Anna Golden: I think it is vitally important. Young children embody creativity, often you just have to provide some materials and step back, and they will show you so many things about what they’re discovering about the world. I’ve always been so interested in the way contemporary artists use art to explore ideas, and this is the same way the schools in Reggio Emilia use art.
Órla Kelly: Could you tell us a bit about the process of creating with children; Is it a collaborative process with the children and the other teachers, or do ideas come directly from you? How important is your reflective practice in this process?
Anna Golden: It’s a little of both. Sometimes I follow a child or group of children’s lead, sometimes an investigation builds collaboratively, and still other times it is teacher initiated. The reflective practice is so crucial- it is the way you process all of the things that you observe. And then it is through reflection that you decide or try to predict what will happen next.
Órla Kelly: Is it important to you, as an artist, that what you contribute and the role you play within the school setting is respected and is seen as core to the development of the child and not just an add on? (Is there much collaboration between you and your pedagogical colleagues?)

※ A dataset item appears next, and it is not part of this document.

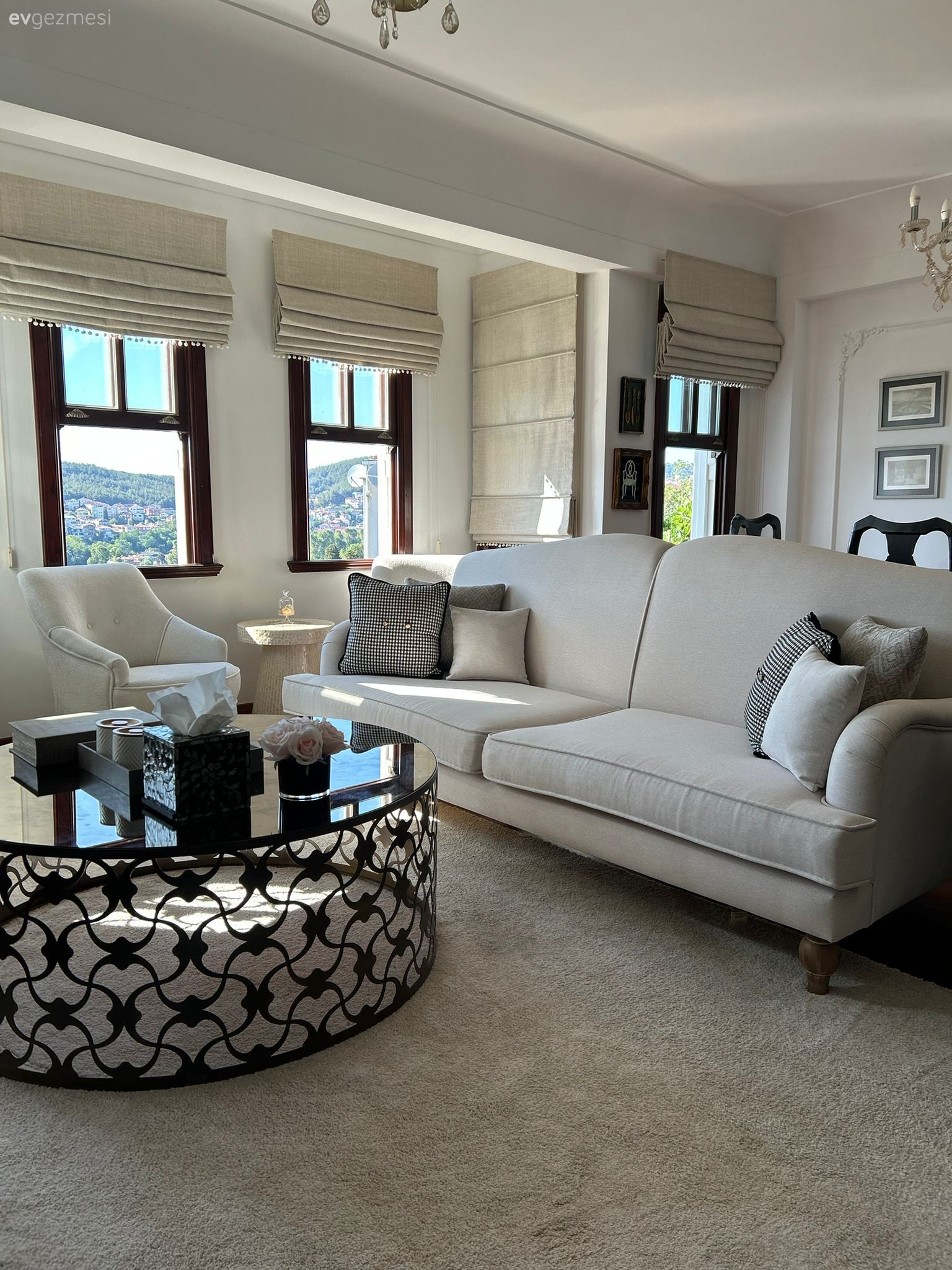 Denize Komşu Bu Dubleks Evde Özenli Detaylar Göze Çarpıyor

Anna Golden: Oh,that is the most important thing of all. If the role of the artist isn’t respected in the school, then what happens in the studio is just a separate thing that doesn’t add any new understandings or ideas to the community. I might as well just stay home. However, collaboration is the hardest thing to achieve because there is never enough time. I think the teachers who have really seen what a difference studio practice can make to the children’s learning are the most committed to figuring out the collaboration.

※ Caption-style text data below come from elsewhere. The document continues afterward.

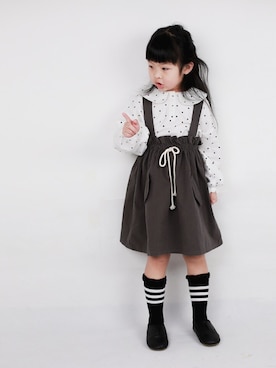 「柠小檬のアイテム（ワンピース、グレー系）」を使った、柠小檬さん（キッズ）の冬コーディネート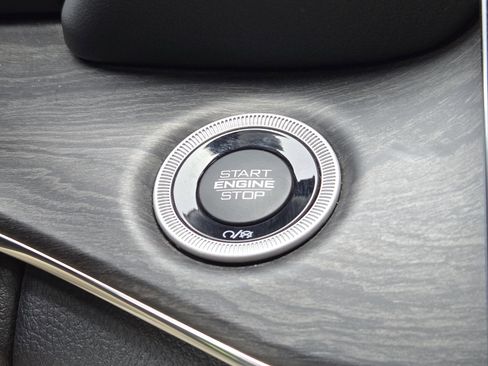 Used 2023 Jeep Grand Cherokee L Overland image 24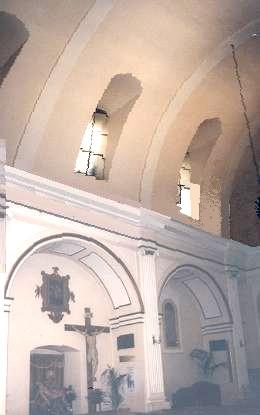 Vani di finestre che si aprono nella volta della Chiesa. Sotto le finestre ci sono una serie di archi addossati alle pareti longitudinali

Órla Kelly: What is the most rewarding thing about being an Atelerista?
Anna Golden: Working in this way just suits me so well, bringing together everything I like- art, research, the energy of children. I enjoy the study and research that it takes to teach in this way. I get to engage in deep, passionate conversations with other teachers and with children. And I love the challenge of scaffolding all kinds of different ideas and all kinds of different media, crossing over the boundaries between disciplines.
Órla Kelly: Could you outline a recent favourite project that you carried out with children?

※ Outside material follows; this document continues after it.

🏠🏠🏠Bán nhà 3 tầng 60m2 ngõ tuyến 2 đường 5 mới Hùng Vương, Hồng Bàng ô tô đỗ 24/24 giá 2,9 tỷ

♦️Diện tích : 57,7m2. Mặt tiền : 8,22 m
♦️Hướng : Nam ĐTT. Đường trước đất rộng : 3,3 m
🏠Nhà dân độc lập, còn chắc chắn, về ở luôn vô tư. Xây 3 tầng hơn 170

Anna Golden: I’ve been working with children in a couple different classrooms who are thinking about the unseen- what happens inside of a body or in a dream? Projects that touch on poetic thinking and metaphor capture me the most lately. I also really love to work with rough and tumble players in the studio. Right now a group of boys are looking at a Ninja story that is very popular right now, and comparing elements of it to other stories like Greek and Norse myths.
For visuals please visit:
atelierista-anna.blogspot.com
sabotatstonypointumbrellaproject.blogspot.com
Órla Kelly: Could you tell us a bit about the Friendly Sign Project? (I love this idea!)
Anna Golden: Last school year there was a lot of construction around our school, and many, many orange no parking signs to keep areas clear for construction vehicles. The signs really bothered me, so one day I told a group of four year old children about that, and asked them if they could think of any ideas for some friendlier signs we could put up. Their ideas were so wonderful it made me wish we could put them up all over the city. I’m working on the project again with a couple of groups at Sabot, and now some other children and teachers have taken up the challenge to try making friendly signs at their schools. It’s so exciting!